The shifting balance of power in the auto industry is already squeezing the lives of thousands of workers. General Motors, girding for a possible downturn, shut down its plant in Lordstown, Ohio, in March, one of four factories in the United States that it plans to mothball by the end of this year, eliminating more than 10,000 factory and white-collar jobs. Volkswagen said Wednesday it would create 2,000 new jobs in digital technologies while gradually cutting 4,000 jobs that would no longer be necessary because of automation.

By some estimates, half of all auto industry jobs in Germany are at risk. Battery-powered cars have far fewer parts than cars reliant on gasoline or diesel, endangering suppliers of valves, pistons and other parts in conventional engines. The most important part of an electric car, the battery cells, usually comes from Asia.

Mergers as big as Fiat Chrysler and Renault may prove too difficult to pull off but carmakers are already forming dozens of smaller alliances. This year, Ford and Volkswagen agreed to develop new commercial vans and pickups together to go to market by 2022 and cooperate on technologies like electric cars and autonomous driving. BMW and Jaguar said Wednesday they would cooperate to develop drive systems for electric cars.
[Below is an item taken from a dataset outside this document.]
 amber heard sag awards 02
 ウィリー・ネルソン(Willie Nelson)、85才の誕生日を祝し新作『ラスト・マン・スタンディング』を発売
These partnerships can be difficult to manage, as Renault’s recent experience with Nissan shows. The alliance of those carmakers survived for nearly two decades but is wobbly after the arrest in November of Carlos Ghosn, its chairman, on charges of financial wrongdoing. Mr. Ghosn denies the accusations.

Mr. Ghosn was keenly aware of the need for automakers to combine forces and, in part, his fervor undid his relationship with Nissan. In many ways John Elkann, the Fiat Chrysler chairman, and Jean-Dominique Senard, the chairman of Renault, were attempting to take his vision a big step further.

Large-scale alliances are essential “to have a path for success in this transformative era,” said Jim Press, former deputy chief executive of Chrysler.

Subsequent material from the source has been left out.